Provided records =
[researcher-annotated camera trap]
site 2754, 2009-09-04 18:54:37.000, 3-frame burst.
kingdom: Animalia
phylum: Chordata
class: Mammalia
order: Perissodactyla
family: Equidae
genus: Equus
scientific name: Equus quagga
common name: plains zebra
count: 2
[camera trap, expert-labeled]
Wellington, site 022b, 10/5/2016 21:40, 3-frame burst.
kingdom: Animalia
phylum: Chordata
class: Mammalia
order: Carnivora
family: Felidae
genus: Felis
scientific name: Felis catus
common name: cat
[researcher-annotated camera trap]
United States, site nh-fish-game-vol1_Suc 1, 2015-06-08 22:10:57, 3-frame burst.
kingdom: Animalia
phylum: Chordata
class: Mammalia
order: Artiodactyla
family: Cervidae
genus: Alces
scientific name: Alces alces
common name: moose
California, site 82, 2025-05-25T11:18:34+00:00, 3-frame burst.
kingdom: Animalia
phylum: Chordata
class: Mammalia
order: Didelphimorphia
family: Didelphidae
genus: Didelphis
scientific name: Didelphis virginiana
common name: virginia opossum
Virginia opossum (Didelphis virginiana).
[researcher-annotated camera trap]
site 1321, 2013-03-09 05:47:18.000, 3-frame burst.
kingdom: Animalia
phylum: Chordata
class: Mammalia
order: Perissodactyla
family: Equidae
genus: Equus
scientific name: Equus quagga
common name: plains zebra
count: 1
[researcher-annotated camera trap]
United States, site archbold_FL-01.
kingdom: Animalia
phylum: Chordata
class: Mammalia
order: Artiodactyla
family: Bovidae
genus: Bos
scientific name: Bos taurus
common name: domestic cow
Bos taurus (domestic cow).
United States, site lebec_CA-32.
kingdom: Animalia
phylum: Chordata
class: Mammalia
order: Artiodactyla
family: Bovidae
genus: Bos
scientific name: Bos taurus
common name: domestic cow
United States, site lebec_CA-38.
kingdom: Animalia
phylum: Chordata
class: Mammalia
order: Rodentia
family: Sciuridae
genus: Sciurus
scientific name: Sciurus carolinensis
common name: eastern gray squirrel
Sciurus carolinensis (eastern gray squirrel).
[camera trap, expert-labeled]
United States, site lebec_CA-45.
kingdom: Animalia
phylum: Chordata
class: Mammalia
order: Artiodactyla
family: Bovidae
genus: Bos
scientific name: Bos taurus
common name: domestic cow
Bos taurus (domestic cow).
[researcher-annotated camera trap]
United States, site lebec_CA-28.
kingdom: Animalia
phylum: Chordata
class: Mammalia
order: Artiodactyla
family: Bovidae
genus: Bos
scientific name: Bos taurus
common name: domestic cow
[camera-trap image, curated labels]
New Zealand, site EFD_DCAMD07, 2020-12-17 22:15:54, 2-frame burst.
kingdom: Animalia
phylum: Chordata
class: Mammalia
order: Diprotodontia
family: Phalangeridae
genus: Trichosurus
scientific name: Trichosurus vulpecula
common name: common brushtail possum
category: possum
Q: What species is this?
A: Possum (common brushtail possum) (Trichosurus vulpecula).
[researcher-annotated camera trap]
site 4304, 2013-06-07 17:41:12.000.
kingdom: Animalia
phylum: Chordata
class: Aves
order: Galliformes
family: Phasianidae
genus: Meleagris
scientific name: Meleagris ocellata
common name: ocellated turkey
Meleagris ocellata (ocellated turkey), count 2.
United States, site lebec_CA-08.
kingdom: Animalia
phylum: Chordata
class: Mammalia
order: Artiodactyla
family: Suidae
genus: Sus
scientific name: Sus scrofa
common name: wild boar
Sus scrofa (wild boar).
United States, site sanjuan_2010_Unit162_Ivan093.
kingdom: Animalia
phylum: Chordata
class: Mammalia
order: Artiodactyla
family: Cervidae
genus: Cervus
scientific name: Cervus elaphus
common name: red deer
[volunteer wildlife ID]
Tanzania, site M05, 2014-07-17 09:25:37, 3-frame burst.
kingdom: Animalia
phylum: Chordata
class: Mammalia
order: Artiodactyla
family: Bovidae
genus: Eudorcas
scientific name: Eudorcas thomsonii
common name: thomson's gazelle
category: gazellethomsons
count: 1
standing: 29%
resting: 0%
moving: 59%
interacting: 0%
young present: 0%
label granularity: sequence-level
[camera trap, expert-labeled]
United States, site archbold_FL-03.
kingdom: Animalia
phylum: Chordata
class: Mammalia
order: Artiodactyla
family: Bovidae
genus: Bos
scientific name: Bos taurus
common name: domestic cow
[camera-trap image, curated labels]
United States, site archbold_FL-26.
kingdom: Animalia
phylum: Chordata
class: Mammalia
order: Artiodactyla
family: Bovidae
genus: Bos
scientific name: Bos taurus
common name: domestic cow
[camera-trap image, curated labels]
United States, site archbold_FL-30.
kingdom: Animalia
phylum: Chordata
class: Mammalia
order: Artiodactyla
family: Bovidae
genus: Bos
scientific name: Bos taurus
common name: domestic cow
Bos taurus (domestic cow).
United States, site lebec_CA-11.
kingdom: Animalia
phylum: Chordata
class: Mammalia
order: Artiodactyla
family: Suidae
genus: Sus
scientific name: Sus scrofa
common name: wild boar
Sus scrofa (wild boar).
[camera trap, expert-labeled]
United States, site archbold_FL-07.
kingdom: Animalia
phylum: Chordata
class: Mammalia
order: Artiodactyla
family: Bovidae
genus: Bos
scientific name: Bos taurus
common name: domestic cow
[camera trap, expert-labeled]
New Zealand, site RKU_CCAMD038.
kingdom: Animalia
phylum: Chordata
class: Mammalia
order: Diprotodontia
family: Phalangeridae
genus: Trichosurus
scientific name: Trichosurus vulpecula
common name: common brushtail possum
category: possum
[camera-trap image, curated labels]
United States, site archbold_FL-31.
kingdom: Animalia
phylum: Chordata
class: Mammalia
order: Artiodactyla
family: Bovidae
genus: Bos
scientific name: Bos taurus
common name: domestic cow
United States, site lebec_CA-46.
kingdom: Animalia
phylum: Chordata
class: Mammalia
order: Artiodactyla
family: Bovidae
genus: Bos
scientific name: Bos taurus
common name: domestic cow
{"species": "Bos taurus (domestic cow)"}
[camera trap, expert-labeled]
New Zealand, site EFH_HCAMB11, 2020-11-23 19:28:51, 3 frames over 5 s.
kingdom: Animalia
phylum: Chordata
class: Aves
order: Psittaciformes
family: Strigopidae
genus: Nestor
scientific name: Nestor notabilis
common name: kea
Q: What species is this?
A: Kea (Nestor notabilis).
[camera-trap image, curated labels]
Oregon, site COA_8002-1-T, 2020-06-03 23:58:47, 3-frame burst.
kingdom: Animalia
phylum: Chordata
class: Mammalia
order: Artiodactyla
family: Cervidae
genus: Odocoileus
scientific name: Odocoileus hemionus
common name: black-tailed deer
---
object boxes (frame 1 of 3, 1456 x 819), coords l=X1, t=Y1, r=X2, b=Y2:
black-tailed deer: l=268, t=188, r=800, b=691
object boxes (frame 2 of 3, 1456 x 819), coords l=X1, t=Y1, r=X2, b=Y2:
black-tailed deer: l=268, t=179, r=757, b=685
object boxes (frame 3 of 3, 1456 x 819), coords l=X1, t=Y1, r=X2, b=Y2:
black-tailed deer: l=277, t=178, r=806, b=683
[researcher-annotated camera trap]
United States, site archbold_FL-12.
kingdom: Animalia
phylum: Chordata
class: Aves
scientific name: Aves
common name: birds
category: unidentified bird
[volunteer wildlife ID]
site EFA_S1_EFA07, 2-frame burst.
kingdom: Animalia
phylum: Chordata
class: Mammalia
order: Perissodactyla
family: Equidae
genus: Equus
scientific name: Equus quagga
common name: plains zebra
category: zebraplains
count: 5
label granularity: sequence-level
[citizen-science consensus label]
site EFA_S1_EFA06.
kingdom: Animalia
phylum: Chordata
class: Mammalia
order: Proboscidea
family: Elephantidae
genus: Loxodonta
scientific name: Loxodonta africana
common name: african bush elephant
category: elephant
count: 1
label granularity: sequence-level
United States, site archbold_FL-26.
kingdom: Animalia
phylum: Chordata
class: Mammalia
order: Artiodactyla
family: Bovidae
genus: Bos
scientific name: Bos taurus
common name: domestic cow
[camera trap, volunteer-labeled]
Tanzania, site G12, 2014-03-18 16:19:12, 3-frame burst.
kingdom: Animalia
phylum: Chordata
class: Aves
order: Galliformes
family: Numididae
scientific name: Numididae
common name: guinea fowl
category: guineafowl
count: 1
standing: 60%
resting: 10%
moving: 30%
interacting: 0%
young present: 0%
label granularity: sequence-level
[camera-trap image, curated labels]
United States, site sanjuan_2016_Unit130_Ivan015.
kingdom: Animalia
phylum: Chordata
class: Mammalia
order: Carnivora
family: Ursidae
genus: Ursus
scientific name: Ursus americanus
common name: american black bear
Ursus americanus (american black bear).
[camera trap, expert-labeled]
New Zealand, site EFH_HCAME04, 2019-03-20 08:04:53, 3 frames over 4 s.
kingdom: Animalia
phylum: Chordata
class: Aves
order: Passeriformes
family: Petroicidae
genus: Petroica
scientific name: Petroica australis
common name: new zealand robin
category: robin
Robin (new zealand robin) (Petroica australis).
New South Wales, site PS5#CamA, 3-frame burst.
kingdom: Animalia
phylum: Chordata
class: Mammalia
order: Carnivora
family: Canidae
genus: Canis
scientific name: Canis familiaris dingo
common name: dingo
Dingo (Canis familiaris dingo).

What to work on = Both the line containing "scientific name: Felis catus" and the line containing "genus: Alces" belong in the answer. Print them and every line above that falls between them exactly, and no others.

Finished exercise =
scientific name: Felis catus
common name: cat
[researcher-annotated camera trap]
United States, site nh-fish-game-vol1_Suc 1, 2015-06-08 22:10:57, 3-frame burst.
kingdom: Animalia
phylum: Chordata
class: Mammalia
order: Artiodactyla
family: Cervidae
genus: Alces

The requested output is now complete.